The rundown: ISA changes you need to know for the 2024/25 tax year

Back in November the government announced their Autumn statement, which included a range of changes to ISAs that would come into effect in the 2024/25 tax year. 

The main one of course is that from 6th April 2024, you’ll be able to pay into more than one type of ISA (Cash, Stocks and Shares etc.) in the same tax year, offering more options for building wealth and earning interest. 

The annual Cash ISA allowance will remain at £20,000 and is shared with any other ISAs you may have. 

As part of your £20,000 annual ISA allowance, your annual Lifetime ISA allowance will remain at £4,000, and the government’s 25% bonus on everything you deposit into a Lifetime ISA during the tax year will remain intact.

This will remain available to you until you turn 50, after which time you will no longer be able to pay into the Lifetime ISA or earn the 25% bonus. However, your account will remain open and your savings will still be able to earn interest and investment returns. 

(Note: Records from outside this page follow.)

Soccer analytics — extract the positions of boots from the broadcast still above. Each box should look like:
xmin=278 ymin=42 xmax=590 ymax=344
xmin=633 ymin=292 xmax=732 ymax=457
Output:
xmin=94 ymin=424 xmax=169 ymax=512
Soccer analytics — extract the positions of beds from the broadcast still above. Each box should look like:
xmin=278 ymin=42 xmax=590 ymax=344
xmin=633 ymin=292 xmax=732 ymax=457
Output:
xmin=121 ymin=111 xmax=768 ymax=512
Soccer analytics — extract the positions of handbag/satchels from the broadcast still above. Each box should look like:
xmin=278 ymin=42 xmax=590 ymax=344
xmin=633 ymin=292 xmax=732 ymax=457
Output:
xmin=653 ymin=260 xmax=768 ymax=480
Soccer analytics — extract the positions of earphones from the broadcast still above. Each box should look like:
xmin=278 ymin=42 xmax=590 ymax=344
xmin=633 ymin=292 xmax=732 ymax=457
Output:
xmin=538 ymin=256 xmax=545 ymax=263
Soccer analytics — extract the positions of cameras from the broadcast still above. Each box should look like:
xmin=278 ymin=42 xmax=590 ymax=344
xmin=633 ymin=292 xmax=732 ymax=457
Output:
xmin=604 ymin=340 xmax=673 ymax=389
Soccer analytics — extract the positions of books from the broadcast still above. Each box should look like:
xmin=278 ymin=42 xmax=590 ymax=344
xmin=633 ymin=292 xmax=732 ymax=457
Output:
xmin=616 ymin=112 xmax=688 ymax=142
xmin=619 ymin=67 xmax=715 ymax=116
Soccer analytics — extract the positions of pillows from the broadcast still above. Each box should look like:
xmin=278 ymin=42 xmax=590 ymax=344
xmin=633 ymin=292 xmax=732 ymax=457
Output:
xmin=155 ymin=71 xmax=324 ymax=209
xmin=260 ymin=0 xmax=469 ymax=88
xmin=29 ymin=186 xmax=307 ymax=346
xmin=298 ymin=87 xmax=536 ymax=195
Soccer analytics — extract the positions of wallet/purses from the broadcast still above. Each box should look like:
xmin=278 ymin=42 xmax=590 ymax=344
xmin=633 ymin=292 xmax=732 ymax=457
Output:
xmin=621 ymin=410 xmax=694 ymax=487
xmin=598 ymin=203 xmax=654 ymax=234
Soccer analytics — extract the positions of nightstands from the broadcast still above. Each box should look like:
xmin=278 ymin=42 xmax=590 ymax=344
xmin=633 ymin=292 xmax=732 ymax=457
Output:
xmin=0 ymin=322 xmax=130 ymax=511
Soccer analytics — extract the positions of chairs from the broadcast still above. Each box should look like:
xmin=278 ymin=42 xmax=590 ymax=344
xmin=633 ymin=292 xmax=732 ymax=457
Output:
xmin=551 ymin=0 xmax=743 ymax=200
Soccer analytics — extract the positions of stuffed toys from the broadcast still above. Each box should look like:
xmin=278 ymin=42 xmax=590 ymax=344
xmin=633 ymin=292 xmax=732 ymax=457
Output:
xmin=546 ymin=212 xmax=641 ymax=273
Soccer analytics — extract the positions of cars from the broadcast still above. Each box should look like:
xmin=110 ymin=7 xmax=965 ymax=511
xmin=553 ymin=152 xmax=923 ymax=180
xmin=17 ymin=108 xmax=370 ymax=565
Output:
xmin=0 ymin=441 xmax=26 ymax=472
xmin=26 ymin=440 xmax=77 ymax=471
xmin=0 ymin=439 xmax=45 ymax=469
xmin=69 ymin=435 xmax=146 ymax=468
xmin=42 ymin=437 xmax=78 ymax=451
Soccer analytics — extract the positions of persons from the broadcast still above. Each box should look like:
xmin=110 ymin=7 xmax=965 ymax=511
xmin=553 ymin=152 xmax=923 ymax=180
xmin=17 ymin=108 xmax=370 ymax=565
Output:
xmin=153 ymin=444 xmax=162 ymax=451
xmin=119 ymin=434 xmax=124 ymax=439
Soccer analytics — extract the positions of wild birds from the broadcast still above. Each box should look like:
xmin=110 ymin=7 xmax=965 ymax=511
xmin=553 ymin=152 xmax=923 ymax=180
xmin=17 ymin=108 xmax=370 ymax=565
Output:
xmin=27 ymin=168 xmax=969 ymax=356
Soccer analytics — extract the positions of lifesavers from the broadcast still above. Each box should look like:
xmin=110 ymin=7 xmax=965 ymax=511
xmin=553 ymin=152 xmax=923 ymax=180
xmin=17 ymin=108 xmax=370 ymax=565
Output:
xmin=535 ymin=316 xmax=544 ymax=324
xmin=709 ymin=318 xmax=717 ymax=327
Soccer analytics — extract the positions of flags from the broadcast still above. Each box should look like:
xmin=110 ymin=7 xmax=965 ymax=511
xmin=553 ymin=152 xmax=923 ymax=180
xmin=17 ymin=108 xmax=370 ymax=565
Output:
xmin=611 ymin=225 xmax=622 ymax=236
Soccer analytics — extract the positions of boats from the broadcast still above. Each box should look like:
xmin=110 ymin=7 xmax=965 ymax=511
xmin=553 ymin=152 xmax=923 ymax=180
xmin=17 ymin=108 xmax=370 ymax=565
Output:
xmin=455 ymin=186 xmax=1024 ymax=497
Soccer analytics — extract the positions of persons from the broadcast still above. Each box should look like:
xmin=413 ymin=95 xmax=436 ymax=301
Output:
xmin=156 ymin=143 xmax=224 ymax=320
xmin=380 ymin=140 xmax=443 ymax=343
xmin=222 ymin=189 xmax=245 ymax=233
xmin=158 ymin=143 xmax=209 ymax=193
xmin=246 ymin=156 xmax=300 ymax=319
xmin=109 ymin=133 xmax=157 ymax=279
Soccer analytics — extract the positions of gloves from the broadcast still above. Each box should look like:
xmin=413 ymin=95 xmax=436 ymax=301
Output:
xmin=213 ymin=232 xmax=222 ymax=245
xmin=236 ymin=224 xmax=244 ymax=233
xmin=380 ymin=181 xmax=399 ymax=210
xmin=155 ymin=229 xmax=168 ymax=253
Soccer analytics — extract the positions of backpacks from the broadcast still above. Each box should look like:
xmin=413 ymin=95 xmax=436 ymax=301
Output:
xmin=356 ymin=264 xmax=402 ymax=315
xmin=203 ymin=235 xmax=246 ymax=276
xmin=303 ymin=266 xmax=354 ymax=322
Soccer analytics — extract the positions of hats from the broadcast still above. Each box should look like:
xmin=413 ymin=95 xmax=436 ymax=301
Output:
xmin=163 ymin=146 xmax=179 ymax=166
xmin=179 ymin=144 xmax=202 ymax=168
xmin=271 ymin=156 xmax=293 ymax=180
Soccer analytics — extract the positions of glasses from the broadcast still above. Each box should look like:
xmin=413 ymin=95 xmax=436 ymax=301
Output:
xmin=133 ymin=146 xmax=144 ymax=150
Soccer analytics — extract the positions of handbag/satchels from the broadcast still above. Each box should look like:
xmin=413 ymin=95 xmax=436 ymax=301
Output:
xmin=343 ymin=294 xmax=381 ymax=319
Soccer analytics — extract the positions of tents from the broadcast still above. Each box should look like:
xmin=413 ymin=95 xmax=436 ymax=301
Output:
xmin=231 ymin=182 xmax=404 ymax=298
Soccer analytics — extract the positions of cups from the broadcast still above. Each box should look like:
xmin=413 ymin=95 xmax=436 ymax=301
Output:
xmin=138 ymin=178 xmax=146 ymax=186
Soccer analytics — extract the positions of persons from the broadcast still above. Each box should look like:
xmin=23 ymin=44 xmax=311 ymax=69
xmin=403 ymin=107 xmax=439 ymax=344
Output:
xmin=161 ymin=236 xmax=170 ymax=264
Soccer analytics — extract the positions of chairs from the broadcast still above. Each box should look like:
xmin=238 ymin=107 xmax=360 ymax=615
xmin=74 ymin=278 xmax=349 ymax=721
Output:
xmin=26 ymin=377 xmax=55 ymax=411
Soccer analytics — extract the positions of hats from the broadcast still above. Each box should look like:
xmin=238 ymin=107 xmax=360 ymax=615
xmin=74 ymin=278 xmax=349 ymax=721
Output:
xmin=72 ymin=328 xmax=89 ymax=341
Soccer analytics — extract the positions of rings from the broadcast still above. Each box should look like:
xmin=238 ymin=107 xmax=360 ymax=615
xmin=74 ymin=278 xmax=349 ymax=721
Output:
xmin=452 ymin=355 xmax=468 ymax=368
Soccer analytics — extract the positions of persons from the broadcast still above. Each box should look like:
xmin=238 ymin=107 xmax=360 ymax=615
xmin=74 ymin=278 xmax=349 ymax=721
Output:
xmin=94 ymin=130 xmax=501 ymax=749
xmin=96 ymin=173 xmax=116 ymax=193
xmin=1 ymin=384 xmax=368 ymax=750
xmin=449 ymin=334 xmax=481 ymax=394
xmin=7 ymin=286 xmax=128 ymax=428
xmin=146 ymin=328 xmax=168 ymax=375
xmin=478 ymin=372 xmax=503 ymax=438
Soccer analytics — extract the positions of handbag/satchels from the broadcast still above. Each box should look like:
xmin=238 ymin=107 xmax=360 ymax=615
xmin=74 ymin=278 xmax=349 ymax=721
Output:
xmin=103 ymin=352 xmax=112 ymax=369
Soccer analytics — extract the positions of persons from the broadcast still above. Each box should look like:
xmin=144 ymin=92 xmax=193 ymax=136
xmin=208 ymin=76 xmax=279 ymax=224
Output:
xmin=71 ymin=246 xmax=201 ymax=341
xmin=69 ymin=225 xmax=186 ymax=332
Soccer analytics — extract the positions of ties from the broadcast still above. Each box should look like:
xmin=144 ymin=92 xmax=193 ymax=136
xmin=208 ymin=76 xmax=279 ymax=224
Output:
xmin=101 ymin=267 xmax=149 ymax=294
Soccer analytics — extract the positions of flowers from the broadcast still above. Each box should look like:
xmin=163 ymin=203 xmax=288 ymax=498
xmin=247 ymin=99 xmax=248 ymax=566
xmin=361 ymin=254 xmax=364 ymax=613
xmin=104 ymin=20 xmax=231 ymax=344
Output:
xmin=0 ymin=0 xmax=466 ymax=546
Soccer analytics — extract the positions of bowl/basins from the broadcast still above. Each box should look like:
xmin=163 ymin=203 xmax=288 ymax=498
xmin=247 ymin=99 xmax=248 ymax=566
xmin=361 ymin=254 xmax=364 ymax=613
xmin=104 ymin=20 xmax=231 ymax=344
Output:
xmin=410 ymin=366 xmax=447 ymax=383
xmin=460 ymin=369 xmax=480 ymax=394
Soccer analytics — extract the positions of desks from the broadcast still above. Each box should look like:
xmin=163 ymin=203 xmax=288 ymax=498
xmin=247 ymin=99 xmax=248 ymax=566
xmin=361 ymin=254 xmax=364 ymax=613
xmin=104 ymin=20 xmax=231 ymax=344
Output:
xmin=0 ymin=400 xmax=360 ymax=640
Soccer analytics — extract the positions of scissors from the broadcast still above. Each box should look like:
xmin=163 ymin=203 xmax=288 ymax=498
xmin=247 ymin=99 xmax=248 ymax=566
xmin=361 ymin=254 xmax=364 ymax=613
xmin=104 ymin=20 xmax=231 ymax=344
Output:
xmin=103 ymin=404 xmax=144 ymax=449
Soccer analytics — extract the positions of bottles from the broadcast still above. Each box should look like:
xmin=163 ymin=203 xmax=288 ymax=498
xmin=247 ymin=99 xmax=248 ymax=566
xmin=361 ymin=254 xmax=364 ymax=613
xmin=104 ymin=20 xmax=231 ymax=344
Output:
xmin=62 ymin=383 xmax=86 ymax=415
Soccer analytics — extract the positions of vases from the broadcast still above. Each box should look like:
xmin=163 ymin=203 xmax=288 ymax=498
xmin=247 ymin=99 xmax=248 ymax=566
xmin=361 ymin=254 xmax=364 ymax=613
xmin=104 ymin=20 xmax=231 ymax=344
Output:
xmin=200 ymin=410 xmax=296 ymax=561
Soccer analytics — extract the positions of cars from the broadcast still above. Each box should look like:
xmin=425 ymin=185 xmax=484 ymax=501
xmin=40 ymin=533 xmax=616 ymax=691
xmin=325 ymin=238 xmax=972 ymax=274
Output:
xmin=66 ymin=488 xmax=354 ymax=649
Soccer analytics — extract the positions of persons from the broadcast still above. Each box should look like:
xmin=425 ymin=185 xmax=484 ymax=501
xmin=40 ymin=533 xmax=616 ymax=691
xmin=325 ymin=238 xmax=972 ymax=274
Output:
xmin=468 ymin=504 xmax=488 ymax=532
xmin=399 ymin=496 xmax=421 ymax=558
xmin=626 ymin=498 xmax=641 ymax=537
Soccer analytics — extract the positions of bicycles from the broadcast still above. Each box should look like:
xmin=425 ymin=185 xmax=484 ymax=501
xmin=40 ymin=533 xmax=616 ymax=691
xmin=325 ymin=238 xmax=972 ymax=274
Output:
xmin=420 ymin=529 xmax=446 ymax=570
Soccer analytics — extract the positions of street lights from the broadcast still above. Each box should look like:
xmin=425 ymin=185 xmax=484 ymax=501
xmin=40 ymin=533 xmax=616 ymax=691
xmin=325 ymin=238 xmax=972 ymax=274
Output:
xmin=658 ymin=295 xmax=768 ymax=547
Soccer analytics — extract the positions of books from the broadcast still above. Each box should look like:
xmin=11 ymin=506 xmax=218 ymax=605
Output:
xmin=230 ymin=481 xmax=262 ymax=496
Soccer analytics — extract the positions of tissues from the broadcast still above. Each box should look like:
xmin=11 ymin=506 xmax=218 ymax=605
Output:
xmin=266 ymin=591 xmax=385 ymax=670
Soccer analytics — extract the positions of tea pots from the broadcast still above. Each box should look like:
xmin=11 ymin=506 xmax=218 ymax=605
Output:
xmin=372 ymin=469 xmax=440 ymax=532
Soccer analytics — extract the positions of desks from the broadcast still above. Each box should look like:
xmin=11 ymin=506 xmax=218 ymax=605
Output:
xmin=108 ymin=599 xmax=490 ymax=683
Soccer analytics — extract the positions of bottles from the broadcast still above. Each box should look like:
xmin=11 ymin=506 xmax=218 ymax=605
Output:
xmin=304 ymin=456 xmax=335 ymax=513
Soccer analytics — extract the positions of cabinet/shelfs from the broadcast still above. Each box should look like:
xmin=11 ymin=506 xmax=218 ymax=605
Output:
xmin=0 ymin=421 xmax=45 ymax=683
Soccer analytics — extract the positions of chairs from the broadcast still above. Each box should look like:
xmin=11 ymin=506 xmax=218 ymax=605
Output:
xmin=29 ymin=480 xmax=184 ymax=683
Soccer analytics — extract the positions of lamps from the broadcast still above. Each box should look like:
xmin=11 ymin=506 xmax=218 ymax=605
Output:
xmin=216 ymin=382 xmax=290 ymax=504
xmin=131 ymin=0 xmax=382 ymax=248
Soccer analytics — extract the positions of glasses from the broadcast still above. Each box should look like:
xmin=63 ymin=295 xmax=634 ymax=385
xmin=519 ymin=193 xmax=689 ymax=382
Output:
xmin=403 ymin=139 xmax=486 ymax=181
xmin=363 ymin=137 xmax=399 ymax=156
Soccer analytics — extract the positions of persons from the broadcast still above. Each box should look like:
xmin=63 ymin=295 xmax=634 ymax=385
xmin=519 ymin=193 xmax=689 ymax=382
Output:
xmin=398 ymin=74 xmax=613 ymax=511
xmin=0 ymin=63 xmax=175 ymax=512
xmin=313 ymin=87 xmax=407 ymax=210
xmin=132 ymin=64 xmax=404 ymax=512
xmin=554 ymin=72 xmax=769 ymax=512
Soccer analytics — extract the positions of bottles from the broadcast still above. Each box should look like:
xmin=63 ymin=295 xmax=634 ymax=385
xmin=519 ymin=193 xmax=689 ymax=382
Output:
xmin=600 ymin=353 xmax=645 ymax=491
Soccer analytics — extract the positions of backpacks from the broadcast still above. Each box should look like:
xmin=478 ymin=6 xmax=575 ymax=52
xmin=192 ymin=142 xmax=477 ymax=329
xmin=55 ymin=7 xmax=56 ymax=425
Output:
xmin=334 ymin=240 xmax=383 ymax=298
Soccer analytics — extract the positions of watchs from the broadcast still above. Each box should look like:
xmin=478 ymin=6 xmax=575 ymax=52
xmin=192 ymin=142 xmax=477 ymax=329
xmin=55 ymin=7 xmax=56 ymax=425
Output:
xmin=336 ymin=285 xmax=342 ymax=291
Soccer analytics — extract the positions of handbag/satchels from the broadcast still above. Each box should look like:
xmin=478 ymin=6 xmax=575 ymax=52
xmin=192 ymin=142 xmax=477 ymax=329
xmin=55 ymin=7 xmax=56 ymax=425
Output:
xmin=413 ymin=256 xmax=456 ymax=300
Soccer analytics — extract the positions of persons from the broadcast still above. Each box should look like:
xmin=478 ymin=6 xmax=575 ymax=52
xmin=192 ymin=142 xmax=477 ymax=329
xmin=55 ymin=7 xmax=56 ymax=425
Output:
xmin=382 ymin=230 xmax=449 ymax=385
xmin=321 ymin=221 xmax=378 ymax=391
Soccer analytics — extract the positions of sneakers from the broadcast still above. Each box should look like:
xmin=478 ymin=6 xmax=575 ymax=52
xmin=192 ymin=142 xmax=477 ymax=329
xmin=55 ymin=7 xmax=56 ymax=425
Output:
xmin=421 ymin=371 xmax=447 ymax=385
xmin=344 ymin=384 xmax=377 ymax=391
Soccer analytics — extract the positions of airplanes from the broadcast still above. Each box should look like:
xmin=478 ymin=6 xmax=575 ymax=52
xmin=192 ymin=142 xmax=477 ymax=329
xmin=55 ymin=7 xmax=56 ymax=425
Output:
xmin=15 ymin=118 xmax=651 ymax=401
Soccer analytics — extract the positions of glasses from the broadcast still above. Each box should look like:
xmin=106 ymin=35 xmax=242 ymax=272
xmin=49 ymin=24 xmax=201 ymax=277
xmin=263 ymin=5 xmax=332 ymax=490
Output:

Editors note: you’ll incur a 25% penalty should you withdraw money from a Lifetime ISA unless you’re using it to buy your first home worth up to £450,000 or for retirement.

The annual Stocks and Shares ISA allowance also remains the same at £20,000 and again is shared with any other ISAs you may have. But despite both the capital gains allowance and dividend allowance will be halved to £3,000 and £500 respectively, this won’t affect those with all their investments in Stocks & Shares ISAs. 

However, those with investments outside of one of these, who also have some ISA allowance left for the remainder of this tax year, could move them into a Stocks & Shares ISA to not only make the most of their annual ISA allowance but also avoid taxes on capital gains or dividends.